- Nº 1985 (2011/12/15)

Este país não é para pobres

Argumentos

Poderia, é claro, aproveitar o título de um filme há tempos exibido entre nós e encimar estas duas colunas com a afirmação de que este País não é para velhos. O que seria verdade, bem se sabe, mas seria escasso, e a televisão lembra-nos porquê ainda que se esforce um tanto para que o esqueçamos, adiante se recordará como. De facto, seja qual for o telenoticiário que nos surja diante dos olhos, mais tarde ou mais cedo veremos abordada a multiplicação das taxas ainda chamadas moderadoras, embora já impropriamente. Ou a informação de que para aceder ao Rendimento Social de Inserção terá agora um desgraçado que assinar contrato, o que confere à coisa um ar de negócio que pode agradar aos deslumbrados pela civilização do business mas deve aterrorizar os que, com dura experiência já sofrida ou apenas por ouvir falar, justificadamente temem os difíceis labirintos da burocracia sempre envolta não apenas em papéis mas também em cansativas esperas e não raramente em maus modos.

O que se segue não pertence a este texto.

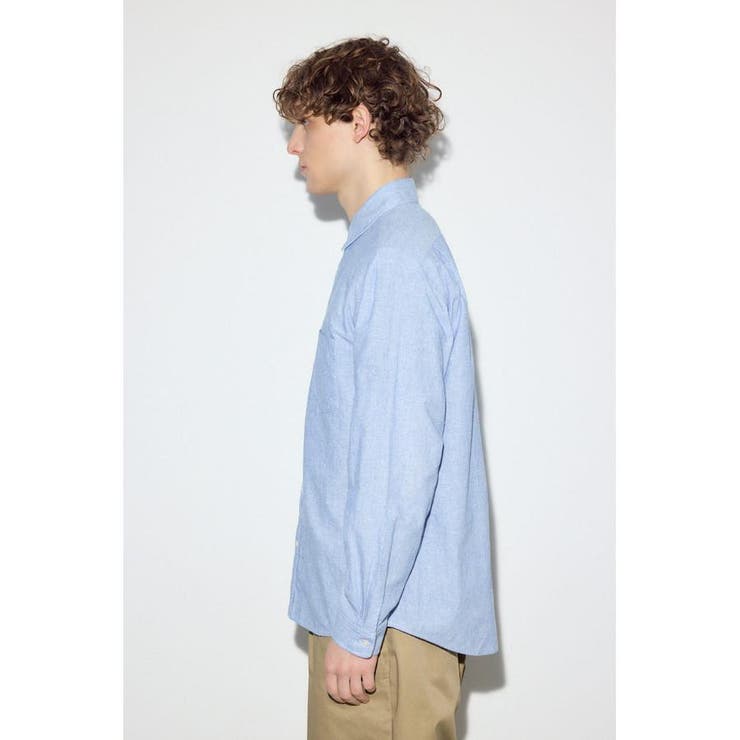 フレンチリネンCOOLMAXストライプシャツ | AZUL BY MOUSSY | 詳細画像42 
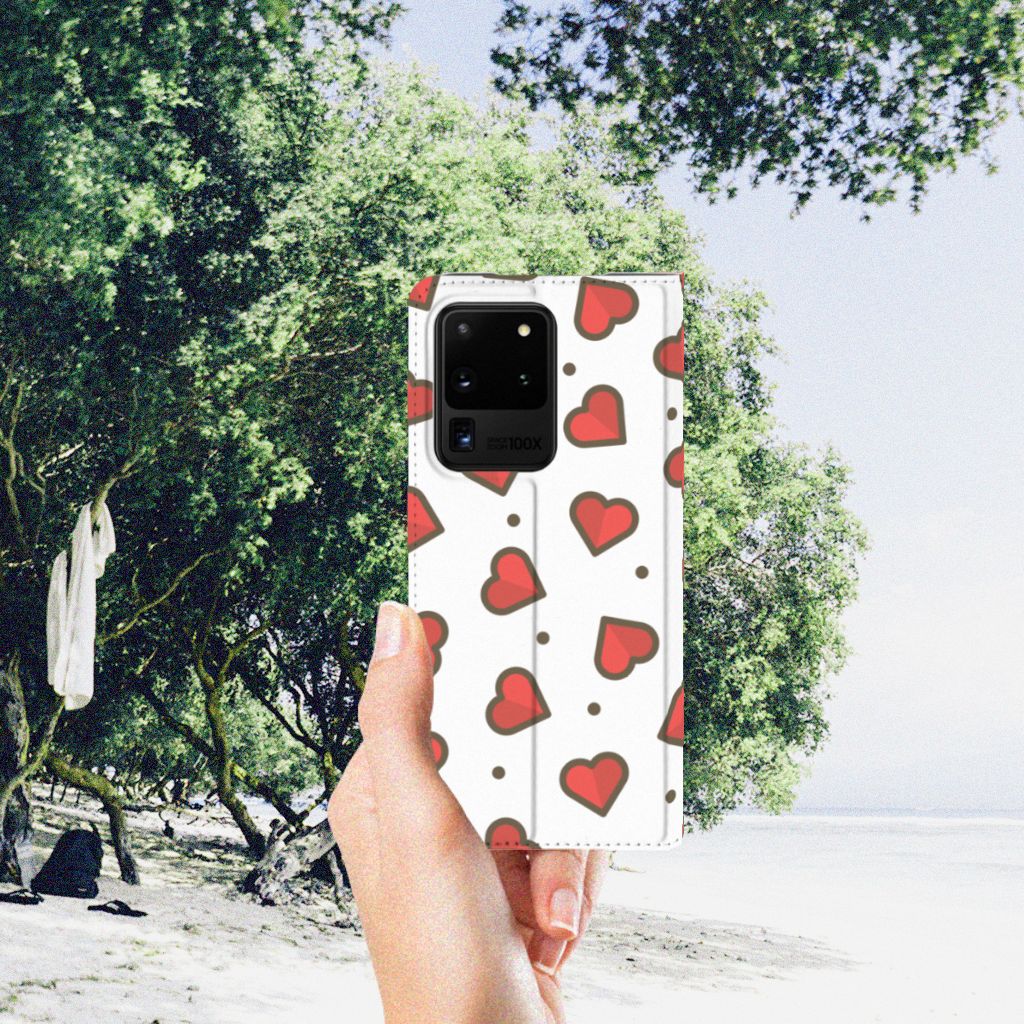 Samsung Galaxy S20 Ultra Hoesje met Magneet Hearts - B2C Telecom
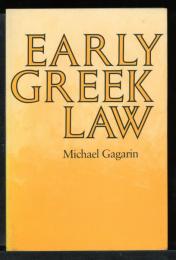 EARLY GREEK LAW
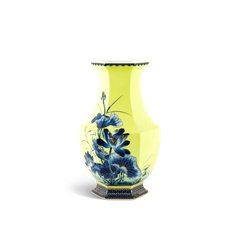 Bình hoa Lộc Phát 28 cm - Bình Hoa - Sen vàng nền vàng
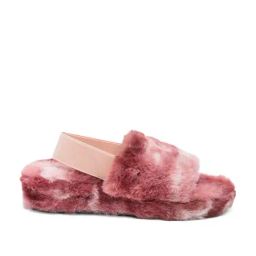 London Rag Women's Burgundy Sling Back Sandals-image-26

Em qualquer destes dois casos ou noutros equivalentes, verá o telespectador que são muitos os velhos que aproveitam o encontro com a TV para se queixarem de mais uma infelicidade que sobre eles desabou (ou, mais exactamente, que sobre eles foi arremessada), mas verá também muitos cuja velhice ainda não assoma no horizonte mas foram condenados a uma espécie de triste equivalência: também eles estão desamparados, privados dos meios de subsistência digna, situados no limiar do desespero ou à beira dele. Porque adoeceram e arrancarão porventura à alimentação os euros necessários para pagarem as consultas médicas que lhes são indispensáveis, porque não têm quaisquer proventos mas também não têm condições físicas mínimas para calcorrearem ruas e escadas em busca de um emprego de facto inexistente. Porque são pobres, enfim, e pobres sem lenitivo à vista. É claro que, perante isto ou quanto com isto se pareça, o Governo exibe alibis: há muitas isenções na área da Saúde, haverá compreensão na atribuição do RSI. É canto que nem de sereia chega a ser e que é diariamente desmentido pelo que se sabe deste País não tanto diante dos televisores como nas ruas, nos transportes públicos, à porta dos super e hipermercados. Pelo que já se sabe e pelo mais que se saberá a breve trecho, logo que o calendário mude de ano e se apertem ainda mais as tenazes que dilaceram o quotidiano dos pobres.

 

A estratégia da neblina

 

Entretanto, como todos os dias é demonstrado pela prática, os canais generalistas mantêm uma sábia prioridade no alinhamento das notícias que nos trazem. Não é que pura e simplesmente omitam que o ministro Macedo, o que em tempos mandou rezar missa de acção de graças pelo êxito na cobrança de impostos e agora poderá mandar missa de requiem pela alma dos que morrerem por escassez de cuidados médicos, perpetrou um bestial aumento das tais taxas ditas moderadoras. Ou que silenciem que o ministro Mota Soares, o que ganhou fama subindo de «Vespa» a Calçada da Ajuda e descendo-a num carro topo-de-gama, reforçou a barreira burocrática erguida entre milhares de infelizes e a mínima esmola estatal a pretexto de que alguns deles não são assim tão infelizes. Não, os generalistas, tal como aliás os que não o são, não são tão anacrónicos que apliquem a velha técnica da eliminação: optam pela estratégia do nevoeiro. Abrem os telenoticiários com as últimas do julgamento do Caso Rui Pedro, e aí fica a atenção dos cidadãos telespectadores envolta na peculiar neblina de saber se o arguido Afonso vai ou não ser condenado e, sobretudo, se se saberá afinal o que foi feito do Rui. Dois dias antes, com resultados equiparáveis, era O Caso do Estripador Português, este directamente tocado por questões de sexo, o que é sempre um enorme aliciante. Antes ainda eram Duarte Lima e O Mistério do Crime no Brasil. Por exemplo. Assim, de caso em caso, de teleberreiro em teleberreiro, se vai fazendo o possível para retirar do primeiro plano da atenção nacional a fome que o desemprego gera, o desespero que a perda da casa implica, o contraste abissal entre os portugueses que se mantêm na abundância e os que se afundam na penúria. Não é a censura, é uma habilidade. Não é a brutalidade, é uma sabedoria. Não é a comunicação social, é a manipulação social.